Tiene rasgos extraños, había dicho Alinson y agregó algo acerca de la herencia alcohólica: rastros, dijo después. Pero Lisa, sin escucharlo, aseguró que de todos modos nadie en el mundo cocinaba mejor que Marcela, ni siquiera Eusebia, que acabó yéndose de la quinta con la excusa de los chicos, pero cualquiera podía adivinar que la cabra al monte tira, como decía el padre cura, y por otra parte Marcela era un nombre bien bonito. Y Alinson sonrió y dijo en fin.
-En fin -dijo-. Mientras no salga borracha igual que la madre.
Sólo entonces notó que Ruddy y Elsie, asomando los ojos en el otro extremo de la mesa, lo miraban fascinados. Y a partir de ese día, los chicos inventaron una nueva manera de llamar a Marcela.
Y era muy divertido. Sobre todo ahora que podían jugar a sus anchas con la pava ésa porque Eusebia, que era loca, ya no iba a venir más y nadie volvería a contarles cosas de miedo, o a asustarlos con el trinchante, o a decir que los niños envueltos se hacen con chicos de verdad y que a veces daban ganas de cocinarlos a ellos dos metiéndolos en el horno de barro, como a los pollos o una cosa así.
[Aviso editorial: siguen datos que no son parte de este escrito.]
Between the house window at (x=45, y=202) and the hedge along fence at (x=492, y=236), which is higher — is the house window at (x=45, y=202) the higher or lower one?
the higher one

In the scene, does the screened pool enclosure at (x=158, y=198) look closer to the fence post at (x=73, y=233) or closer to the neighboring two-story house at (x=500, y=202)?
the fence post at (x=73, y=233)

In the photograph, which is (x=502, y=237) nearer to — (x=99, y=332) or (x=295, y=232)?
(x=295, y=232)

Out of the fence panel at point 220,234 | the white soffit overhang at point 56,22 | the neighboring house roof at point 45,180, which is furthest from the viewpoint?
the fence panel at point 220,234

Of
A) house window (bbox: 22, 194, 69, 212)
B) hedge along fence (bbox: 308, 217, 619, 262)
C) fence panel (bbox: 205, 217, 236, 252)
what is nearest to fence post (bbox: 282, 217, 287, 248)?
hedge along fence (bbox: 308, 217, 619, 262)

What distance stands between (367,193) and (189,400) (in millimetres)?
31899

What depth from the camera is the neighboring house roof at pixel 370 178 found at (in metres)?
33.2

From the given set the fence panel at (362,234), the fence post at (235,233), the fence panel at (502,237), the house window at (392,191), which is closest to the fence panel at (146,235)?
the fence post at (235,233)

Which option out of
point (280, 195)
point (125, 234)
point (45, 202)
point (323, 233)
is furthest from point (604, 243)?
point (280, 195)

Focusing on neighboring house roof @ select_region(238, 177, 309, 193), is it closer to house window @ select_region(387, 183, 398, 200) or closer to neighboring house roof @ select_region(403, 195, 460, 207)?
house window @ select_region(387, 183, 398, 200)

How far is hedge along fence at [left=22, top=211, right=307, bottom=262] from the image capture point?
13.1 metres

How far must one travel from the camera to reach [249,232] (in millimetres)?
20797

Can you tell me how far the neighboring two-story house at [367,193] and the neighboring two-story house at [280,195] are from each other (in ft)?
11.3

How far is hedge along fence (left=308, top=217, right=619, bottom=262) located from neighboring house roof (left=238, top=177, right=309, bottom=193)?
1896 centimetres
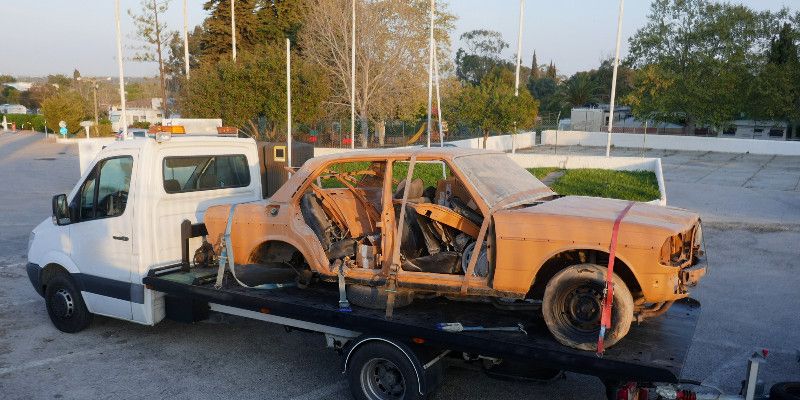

El junco es dorado, por eso brilla lejos del rancho entre las hojas. El corazón comenzó a latirle con fuerza: con el junco dorado la chiquita arreaba algo ahora, muy suavemente. Miró bien. Sí, allí estaban sus pavos. Marchaban en fila, balanceándose. Sus bellos animalitos, la hermosa gente que Marcela crió en el corralito de la quinta. Entonces no era cierto que los habían matado para Navidad. Marcela, feliz, se reía.
-Mirá, mirá cómo se ríe la loca.
Y algo se movió, entre las ramas. Marcela asustada no quería mirar. No quiero, dijo. Sí, allá: detrás de aquellos árboles azules. A espaldas de la chiquita que, con su junco de oro, arreaba a los oscuros animalitos atravesados de lentejuelas verdes. No, ellos no. No quiero.
La cabeza odiosa de Ruddy, repentinamente entre las hojas azules, Ruddy estaba vestido de indio pera ya no era el bosque: era el patio. Y el sol. Le ardía la cabeza.
Junto a Ruddy la niña Elsie también estaba vestida de india, envueltos, los chicos, en dos chales amarillos de la señora Lisa, quien le había encargado algo para la noche. Ruddy le apuntaba con su arco:
-Emborrachate, Marcela.
El sol y los ojos de los chicos, los clarísimos ojos fijos en ella. Comprendió que si tomaba todo lo que había en la botella la iban a dejar en paz.

-La noto rara últimamente.
Pasada Navidad, Lisa creyó advertir que Marcela había cambiado y Alinson dijo que sí, los ojos.
La víspera de Nochebuena cambió. Marcela había estado sentada junto al corralito, inventando cosas. La niña Elsie vino y dijo:
-Dice mi mamá que empecés a matar los pavos.
Marcela la miraba, sin entender.
En seguida apareció Ruddy. Llegó corriendo por el patio golpeándose el traste con una mano y sosteniendo riendas invisibles en la otra. Gritó:
-Che, Marcela: los pavos. ¡A matar los pavos!
Marcela dijo que no.
-No quiero -dijo.
Alinson debió resignarse a matarlos él mismo. La noche siguiente, Marcela se negó también a servir la mesa.
-No quiero -dijo.
Estaba llorando en su cuarto cuando la puerta se abrió de golpe y entró Ruddy.
-Uuuuh -gritó el chico.
En la mano traía, colgando, la cabeza de uno de los pavos.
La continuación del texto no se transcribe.